Loin des clichés sur les ex-soixante-huitards ayant remisé leurs convictions au placard par ambition et conversion au consumérisme, ce groupe a été le seul, avec les ex-trotskistes de « Socialisme ou Barbarie », à s’atteler à une critique rigoureuse et implacable du totalitarisme sans pour autant rompre avec ses prémisses intellectuelles d’origine.

Il en est sorti, d’abord, la « Nouvelle philosophie » de la fin des années 1970, qui fait suite au choc de la découverte de Soljenitsyne, mais aussi un cheminement souterrain, via la redécouverte de Sartre et Levinas, marqué par un certain retour à la religion et de plus en plus dominé par un pessimisme radical sur la civilisation. Ce désenchantement s’est en général accompagné d’un discours de plus en plus critique vis-à-vis des sociétés démocratiques contemporaines et de l’héritage des Lumières. Cette évolution, que l’on a pu qualifier légitimement, en dressant un parallèle avec les États-Unis, de « néoconservatisme à la française », est bien une tendance de fond chez les intellectuels issus de l’antitotalitarisme.
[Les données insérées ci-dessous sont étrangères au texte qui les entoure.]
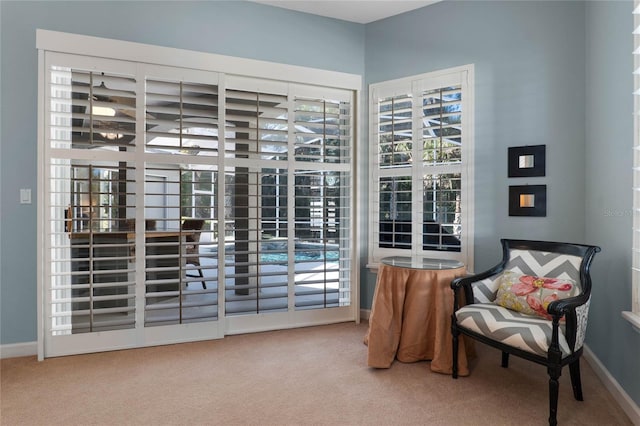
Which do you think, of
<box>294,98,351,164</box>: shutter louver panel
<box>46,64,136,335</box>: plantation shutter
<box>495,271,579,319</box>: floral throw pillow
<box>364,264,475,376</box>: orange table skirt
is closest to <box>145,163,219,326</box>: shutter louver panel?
<box>46,64,136,335</box>: plantation shutter

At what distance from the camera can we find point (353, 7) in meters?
3.57

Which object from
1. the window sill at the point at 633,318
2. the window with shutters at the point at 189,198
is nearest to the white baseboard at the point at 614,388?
the window sill at the point at 633,318

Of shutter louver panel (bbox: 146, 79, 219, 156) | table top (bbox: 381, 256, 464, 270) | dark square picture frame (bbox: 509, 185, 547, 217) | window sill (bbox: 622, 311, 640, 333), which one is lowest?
window sill (bbox: 622, 311, 640, 333)

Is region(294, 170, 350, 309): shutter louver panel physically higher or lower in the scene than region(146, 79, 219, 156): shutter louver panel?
lower

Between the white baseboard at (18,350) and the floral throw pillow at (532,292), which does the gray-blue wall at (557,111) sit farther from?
the white baseboard at (18,350)

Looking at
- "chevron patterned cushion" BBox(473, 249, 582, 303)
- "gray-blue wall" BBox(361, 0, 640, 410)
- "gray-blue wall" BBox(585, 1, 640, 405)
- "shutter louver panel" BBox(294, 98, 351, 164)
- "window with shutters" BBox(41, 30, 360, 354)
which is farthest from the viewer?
"shutter louver panel" BBox(294, 98, 351, 164)

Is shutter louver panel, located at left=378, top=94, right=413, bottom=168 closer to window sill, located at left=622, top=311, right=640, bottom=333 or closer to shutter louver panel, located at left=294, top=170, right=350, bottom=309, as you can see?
shutter louver panel, located at left=294, top=170, right=350, bottom=309

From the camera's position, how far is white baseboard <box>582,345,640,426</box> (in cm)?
206

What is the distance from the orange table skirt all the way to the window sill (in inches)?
36.6

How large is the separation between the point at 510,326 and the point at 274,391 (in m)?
1.44

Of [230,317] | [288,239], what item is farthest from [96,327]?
[288,239]

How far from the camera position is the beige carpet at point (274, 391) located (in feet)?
6.85

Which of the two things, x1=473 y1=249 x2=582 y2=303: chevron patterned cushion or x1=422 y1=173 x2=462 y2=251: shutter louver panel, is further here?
x1=422 y1=173 x2=462 y2=251: shutter louver panel

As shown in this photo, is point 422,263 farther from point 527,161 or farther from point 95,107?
point 95,107
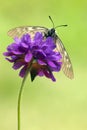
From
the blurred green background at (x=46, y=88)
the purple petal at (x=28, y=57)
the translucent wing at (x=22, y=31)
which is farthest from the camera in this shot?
the blurred green background at (x=46, y=88)

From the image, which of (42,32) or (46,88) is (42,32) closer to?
(42,32)

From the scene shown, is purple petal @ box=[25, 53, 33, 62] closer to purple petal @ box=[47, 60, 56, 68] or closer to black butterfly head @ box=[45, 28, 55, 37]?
purple petal @ box=[47, 60, 56, 68]

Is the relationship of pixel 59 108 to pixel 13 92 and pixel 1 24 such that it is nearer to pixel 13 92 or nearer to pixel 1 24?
pixel 13 92

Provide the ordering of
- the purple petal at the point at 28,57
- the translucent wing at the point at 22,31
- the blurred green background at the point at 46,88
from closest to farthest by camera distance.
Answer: the purple petal at the point at 28,57 < the translucent wing at the point at 22,31 < the blurred green background at the point at 46,88

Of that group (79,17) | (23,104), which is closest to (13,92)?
(23,104)

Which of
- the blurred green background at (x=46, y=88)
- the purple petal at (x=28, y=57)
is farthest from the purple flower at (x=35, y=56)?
the blurred green background at (x=46, y=88)

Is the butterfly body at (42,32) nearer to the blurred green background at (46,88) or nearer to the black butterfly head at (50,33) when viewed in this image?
the black butterfly head at (50,33)

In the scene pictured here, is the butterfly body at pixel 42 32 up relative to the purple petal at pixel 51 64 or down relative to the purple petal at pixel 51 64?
up
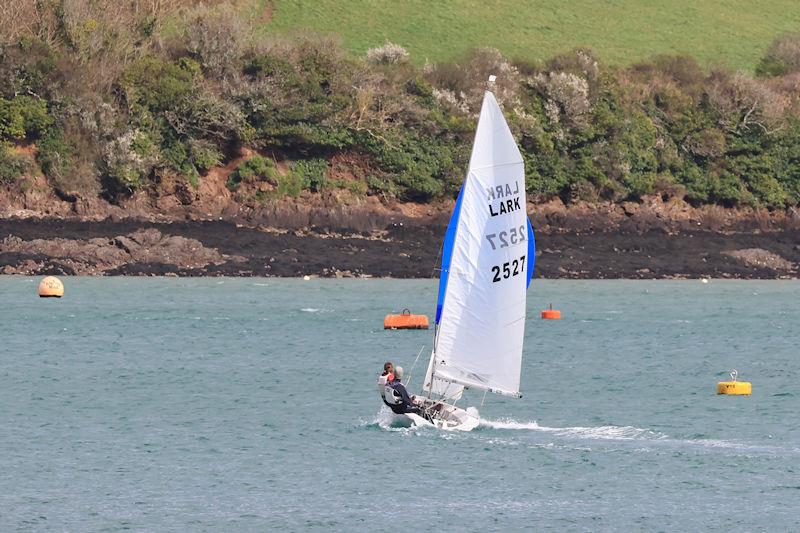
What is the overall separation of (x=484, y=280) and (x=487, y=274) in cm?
18

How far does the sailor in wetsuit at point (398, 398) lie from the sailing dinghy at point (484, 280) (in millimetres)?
212

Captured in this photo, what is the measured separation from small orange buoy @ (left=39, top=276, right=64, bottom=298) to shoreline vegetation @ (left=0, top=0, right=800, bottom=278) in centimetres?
955

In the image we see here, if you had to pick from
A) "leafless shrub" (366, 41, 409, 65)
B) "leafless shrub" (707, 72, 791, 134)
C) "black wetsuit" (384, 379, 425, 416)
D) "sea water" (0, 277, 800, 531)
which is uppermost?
"leafless shrub" (366, 41, 409, 65)

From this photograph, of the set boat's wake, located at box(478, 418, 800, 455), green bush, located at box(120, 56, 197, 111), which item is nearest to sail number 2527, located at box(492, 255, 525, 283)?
boat's wake, located at box(478, 418, 800, 455)

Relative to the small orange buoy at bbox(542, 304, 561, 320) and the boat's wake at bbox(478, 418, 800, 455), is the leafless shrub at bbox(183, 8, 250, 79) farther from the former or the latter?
the boat's wake at bbox(478, 418, 800, 455)

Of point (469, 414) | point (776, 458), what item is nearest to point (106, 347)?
point (469, 414)

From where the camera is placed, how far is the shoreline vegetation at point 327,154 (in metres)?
96.1

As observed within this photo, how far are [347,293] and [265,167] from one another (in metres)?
21.1

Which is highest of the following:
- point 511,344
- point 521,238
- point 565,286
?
point 521,238

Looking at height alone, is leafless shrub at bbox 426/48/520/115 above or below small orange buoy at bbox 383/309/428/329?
above

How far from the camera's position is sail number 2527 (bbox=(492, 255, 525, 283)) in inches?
1560

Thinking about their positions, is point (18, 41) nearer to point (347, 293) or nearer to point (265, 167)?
point (265, 167)

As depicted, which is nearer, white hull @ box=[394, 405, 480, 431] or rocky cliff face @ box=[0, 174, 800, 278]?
white hull @ box=[394, 405, 480, 431]

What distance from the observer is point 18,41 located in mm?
103438
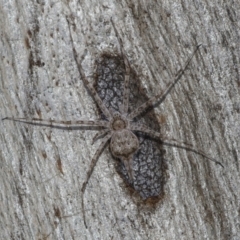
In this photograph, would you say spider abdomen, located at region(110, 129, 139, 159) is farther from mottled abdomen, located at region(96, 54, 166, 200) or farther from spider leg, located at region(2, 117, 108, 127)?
spider leg, located at region(2, 117, 108, 127)

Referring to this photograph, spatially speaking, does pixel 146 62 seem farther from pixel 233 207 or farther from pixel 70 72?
pixel 233 207

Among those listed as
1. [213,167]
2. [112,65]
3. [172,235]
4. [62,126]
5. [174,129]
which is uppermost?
[112,65]

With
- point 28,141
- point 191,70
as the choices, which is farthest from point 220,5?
point 28,141

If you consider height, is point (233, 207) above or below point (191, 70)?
below

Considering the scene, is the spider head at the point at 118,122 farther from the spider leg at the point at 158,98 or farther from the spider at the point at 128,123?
the spider leg at the point at 158,98

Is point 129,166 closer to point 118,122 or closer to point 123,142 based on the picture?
point 123,142

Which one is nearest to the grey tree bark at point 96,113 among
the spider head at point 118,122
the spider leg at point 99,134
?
the spider leg at point 99,134
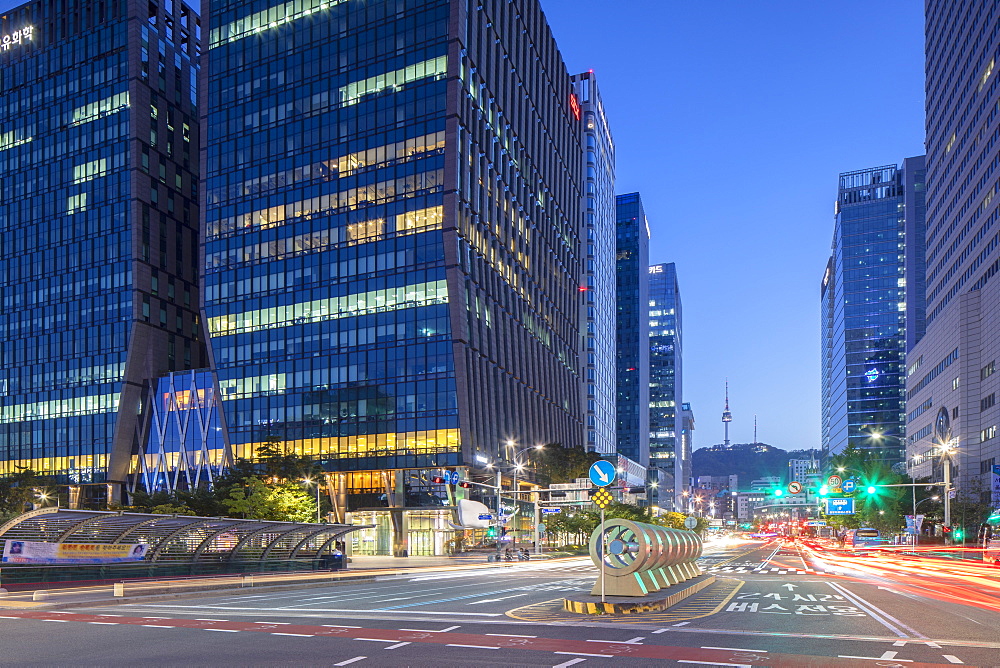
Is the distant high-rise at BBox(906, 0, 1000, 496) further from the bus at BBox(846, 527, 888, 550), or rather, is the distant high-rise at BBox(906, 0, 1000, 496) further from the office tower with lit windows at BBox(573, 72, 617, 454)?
the office tower with lit windows at BBox(573, 72, 617, 454)

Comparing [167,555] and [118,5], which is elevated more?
[118,5]

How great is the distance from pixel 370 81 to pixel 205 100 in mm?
25343

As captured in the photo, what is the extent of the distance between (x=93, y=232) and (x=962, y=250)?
118 metres

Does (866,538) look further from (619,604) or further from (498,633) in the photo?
(498,633)

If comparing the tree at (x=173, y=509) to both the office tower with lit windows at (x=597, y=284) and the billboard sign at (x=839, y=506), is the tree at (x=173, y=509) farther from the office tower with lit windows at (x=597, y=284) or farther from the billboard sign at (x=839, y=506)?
the office tower with lit windows at (x=597, y=284)

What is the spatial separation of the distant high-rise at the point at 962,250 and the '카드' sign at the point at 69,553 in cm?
8169

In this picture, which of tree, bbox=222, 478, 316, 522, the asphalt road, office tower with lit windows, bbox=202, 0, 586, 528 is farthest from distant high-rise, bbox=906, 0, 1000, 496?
the asphalt road

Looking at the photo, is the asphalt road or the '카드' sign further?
the '카드' sign

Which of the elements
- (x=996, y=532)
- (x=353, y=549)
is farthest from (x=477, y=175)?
(x=996, y=532)

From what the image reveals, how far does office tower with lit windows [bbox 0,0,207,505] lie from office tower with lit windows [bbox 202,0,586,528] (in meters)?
10.7

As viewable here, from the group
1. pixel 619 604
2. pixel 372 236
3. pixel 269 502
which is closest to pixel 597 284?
pixel 372 236

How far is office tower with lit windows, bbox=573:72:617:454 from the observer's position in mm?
176000

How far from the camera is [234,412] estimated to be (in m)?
107

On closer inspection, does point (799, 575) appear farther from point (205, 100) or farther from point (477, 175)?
point (205, 100)
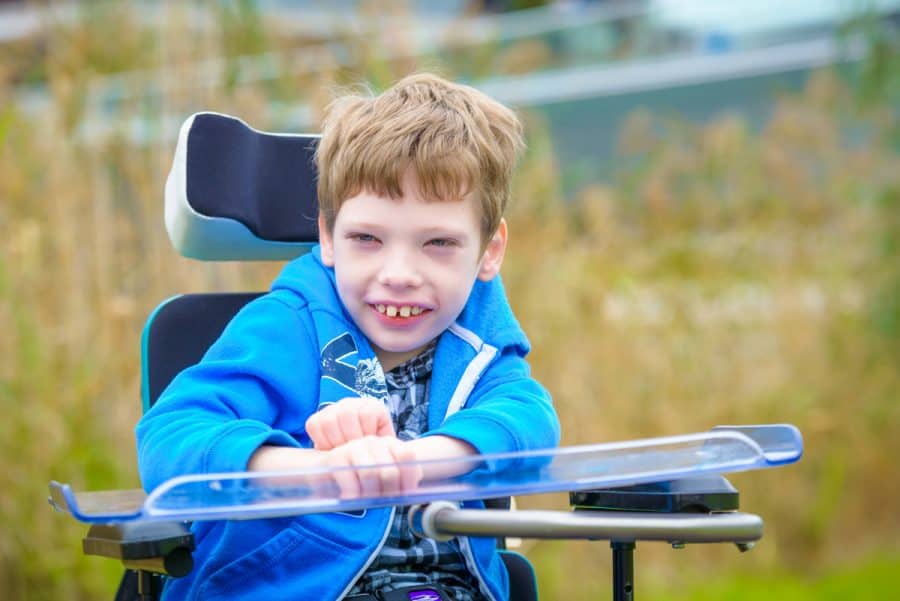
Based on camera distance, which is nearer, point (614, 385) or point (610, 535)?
point (610, 535)

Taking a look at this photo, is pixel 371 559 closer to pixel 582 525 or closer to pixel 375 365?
pixel 375 365

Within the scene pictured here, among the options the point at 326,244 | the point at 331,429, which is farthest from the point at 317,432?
the point at 326,244

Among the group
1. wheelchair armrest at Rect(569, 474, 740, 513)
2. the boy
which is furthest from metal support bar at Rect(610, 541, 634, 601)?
the boy

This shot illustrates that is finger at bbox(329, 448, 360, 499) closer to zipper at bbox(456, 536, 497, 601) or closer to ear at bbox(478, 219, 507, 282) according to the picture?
zipper at bbox(456, 536, 497, 601)

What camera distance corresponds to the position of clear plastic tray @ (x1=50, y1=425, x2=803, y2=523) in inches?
64.0

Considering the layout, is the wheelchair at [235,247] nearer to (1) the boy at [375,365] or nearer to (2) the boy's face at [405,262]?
(1) the boy at [375,365]

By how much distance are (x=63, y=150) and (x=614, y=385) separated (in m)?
2.14

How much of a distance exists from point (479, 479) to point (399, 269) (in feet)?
1.75

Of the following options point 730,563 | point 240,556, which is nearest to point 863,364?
point 730,563

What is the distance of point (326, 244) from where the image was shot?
7.80 feet

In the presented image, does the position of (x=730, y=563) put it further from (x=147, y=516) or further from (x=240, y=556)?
(x=147, y=516)

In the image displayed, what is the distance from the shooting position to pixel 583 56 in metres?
9.73

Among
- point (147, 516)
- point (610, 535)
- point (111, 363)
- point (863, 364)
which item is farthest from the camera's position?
point (863, 364)

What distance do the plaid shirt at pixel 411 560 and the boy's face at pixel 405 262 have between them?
146 millimetres
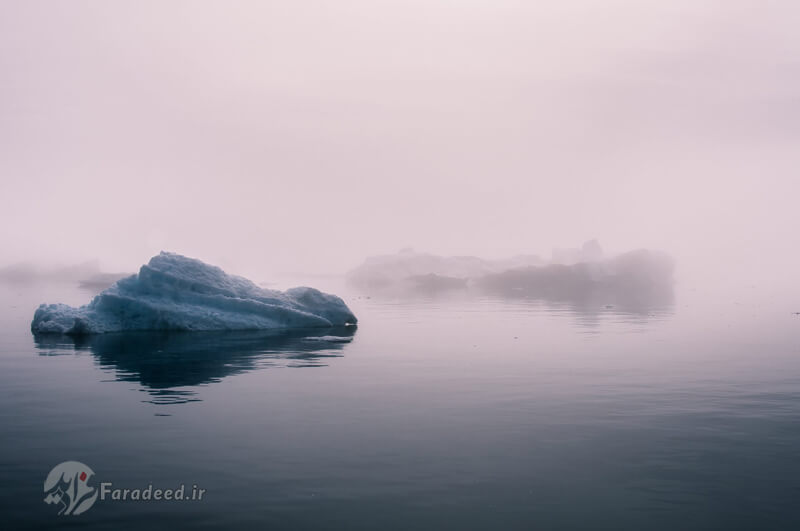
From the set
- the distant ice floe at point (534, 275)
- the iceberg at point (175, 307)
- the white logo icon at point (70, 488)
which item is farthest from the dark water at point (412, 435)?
the distant ice floe at point (534, 275)

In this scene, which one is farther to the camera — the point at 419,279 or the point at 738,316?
the point at 419,279

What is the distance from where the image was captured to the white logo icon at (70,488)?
681 centimetres

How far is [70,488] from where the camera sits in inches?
284

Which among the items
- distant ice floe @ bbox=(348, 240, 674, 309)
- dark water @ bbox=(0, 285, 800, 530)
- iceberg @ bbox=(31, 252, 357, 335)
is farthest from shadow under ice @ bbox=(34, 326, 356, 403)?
distant ice floe @ bbox=(348, 240, 674, 309)

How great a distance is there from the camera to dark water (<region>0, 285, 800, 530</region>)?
21.9 feet

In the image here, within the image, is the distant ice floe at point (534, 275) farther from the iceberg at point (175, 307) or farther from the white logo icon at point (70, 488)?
the white logo icon at point (70, 488)

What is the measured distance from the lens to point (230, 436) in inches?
367

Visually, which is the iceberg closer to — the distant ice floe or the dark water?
the dark water

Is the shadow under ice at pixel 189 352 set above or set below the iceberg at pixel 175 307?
Result: below

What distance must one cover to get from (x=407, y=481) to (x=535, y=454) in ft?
7.28

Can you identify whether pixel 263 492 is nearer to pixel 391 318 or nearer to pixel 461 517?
pixel 461 517

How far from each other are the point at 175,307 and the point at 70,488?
720 inches

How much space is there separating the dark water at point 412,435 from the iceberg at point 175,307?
5.35 metres

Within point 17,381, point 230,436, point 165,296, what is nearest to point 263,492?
point 230,436
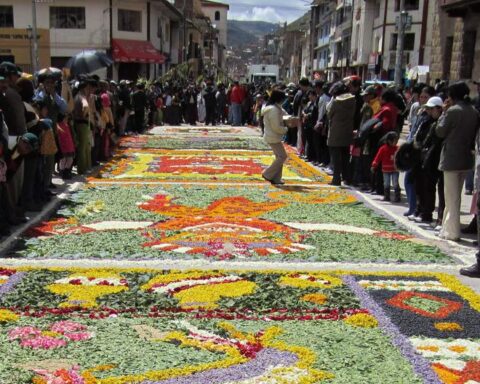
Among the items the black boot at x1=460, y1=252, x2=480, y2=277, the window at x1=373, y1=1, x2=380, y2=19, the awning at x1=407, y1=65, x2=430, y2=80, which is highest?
the window at x1=373, y1=1, x2=380, y2=19

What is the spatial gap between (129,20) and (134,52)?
95.1 inches

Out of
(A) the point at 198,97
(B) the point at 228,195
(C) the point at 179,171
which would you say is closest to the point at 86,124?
(C) the point at 179,171

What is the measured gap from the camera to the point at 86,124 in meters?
10.6

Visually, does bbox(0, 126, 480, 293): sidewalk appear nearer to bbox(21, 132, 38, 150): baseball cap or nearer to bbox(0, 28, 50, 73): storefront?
bbox(21, 132, 38, 150): baseball cap

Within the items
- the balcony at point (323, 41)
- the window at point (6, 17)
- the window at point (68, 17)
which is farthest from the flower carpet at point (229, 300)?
the balcony at point (323, 41)

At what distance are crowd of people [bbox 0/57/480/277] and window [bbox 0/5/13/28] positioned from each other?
78.8 ft

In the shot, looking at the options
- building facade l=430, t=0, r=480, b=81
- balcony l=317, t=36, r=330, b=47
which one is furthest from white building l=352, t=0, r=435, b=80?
balcony l=317, t=36, r=330, b=47

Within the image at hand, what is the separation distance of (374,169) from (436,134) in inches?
103

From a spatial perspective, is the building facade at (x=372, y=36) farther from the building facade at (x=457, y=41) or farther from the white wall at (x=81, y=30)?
the white wall at (x=81, y=30)

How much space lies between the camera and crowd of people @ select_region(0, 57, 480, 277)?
6.64m

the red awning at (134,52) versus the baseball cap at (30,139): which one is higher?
the red awning at (134,52)

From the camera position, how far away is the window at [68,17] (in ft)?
118

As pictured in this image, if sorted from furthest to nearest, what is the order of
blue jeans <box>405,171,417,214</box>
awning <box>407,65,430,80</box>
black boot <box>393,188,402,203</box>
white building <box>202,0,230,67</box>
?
white building <box>202,0,230,67</box>, awning <box>407,65,430,80</box>, black boot <box>393,188,402,203</box>, blue jeans <box>405,171,417,214</box>

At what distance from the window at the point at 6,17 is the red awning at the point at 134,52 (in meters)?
6.35
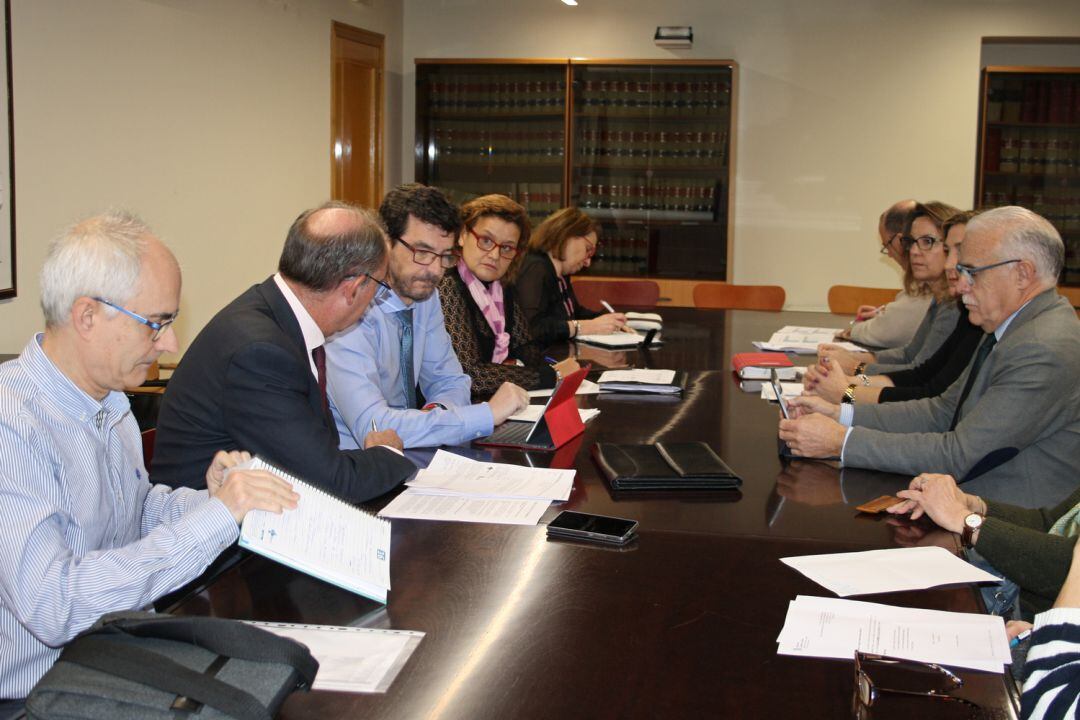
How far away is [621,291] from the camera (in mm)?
7074

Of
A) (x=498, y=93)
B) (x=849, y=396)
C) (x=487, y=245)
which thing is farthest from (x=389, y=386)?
(x=498, y=93)

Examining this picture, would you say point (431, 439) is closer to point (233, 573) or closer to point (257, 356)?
point (257, 356)

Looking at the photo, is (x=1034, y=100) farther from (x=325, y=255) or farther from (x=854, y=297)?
(x=325, y=255)

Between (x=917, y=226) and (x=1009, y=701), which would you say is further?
(x=917, y=226)

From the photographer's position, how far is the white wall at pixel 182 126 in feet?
14.6

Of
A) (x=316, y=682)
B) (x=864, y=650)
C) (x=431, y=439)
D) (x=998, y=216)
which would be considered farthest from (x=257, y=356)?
(x=998, y=216)

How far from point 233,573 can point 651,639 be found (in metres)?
0.75

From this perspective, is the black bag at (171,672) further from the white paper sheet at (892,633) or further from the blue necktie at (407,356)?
the blue necktie at (407,356)

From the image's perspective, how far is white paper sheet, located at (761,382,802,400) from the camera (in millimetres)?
3574

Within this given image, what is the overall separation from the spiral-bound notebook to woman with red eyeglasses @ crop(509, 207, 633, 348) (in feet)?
9.52

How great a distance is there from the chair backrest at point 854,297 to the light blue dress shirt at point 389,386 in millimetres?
4091

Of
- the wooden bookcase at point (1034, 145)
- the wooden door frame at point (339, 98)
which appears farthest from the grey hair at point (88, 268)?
the wooden bookcase at point (1034, 145)

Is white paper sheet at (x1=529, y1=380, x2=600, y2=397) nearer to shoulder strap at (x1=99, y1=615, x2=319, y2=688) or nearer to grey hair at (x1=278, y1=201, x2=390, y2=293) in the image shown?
grey hair at (x1=278, y1=201, x2=390, y2=293)

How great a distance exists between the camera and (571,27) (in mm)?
8219
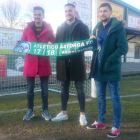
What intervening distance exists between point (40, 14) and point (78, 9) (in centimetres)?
236

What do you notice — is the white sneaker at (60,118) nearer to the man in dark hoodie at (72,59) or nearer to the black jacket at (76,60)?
the man in dark hoodie at (72,59)

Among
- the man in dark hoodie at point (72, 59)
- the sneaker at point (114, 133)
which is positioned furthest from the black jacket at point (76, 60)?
the sneaker at point (114, 133)

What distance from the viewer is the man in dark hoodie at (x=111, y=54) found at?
3.19m

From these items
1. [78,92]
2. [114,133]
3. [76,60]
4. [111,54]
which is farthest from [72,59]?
[114,133]

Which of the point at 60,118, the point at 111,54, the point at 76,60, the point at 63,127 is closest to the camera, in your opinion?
the point at 111,54

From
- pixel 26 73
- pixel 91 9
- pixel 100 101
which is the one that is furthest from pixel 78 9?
pixel 100 101

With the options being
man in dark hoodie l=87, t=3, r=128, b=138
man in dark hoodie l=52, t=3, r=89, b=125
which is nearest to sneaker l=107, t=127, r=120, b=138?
man in dark hoodie l=87, t=3, r=128, b=138

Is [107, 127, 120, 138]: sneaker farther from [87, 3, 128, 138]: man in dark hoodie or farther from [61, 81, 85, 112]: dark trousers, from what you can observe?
[61, 81, 85, 112]: dark trousers

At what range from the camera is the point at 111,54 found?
326 cm

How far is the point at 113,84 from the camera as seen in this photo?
3.30m

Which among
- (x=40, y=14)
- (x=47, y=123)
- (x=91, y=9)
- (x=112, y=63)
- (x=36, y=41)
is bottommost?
(x=47, y=123)

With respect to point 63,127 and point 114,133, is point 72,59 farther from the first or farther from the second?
point 114,133

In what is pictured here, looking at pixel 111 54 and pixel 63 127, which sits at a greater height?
pixel 111 54

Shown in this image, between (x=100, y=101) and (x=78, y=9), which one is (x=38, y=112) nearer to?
(x=100, y=101)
La démocratie contemporaine en débat

Jacques Rancière, un autre ex-mao, en a parfaitement retracé le discours et les racines dans un petit livre aux allures de pamphlet à destination de ses ex-camarades, La Haine de la Démocratie (La Fabrique, 2005). Or, si BHL n’a pas rompu avec ses amis de toujours, il apparaît comme une figure réellement atypique dans ce paysage, notamment par son refus d’une certaine rhétorique anti-moderne, anti-égalitariste et anti-individualiste, et sa fidélité, malgré tout, à la gauche, dont témoigne sa volonté ces dernières années de s’impliquer dans la rénovation de la social-démocratie.

Davantage que le maître-penseur « people » de l’élite parisienne, dont il n’est proche qu’en surface, davantage qu’un intellectuel médiatique dont l’omniprésence peut certes exaspérer, il faut aussi voir en BHL l’un des protagonistes d’un profond débat sur la démocratie contemporaine qui agite aujourd’hui une partie du monde intellectuel français. Débat d’autant plus passionnant qu’il oppose des « cousins en idées », partageant un fond commun qui vient de loin et donne pourtant lieu à des clivages on ne peut plus tranchés – de Milner à Badiou en passant par Rancière, des derniers écrits de feu Benny Lévy aux prises de position de cet autre lacanien qu’est Zizek.

Il faut souhaiter en tout cas que BHL continue à en prendre sa part, et qu’il lui soit répondu autrement que par le compte méticuleux de ses erreurs factuelles (ce qui est néanmoins « de bonne guerre » !), ou par le dénigrement trop facile de « l’imposture publicitaire », comme s’étaient contentés de le faire Vidal-Naquet, Castoriadis ou Deleuze en leur temps.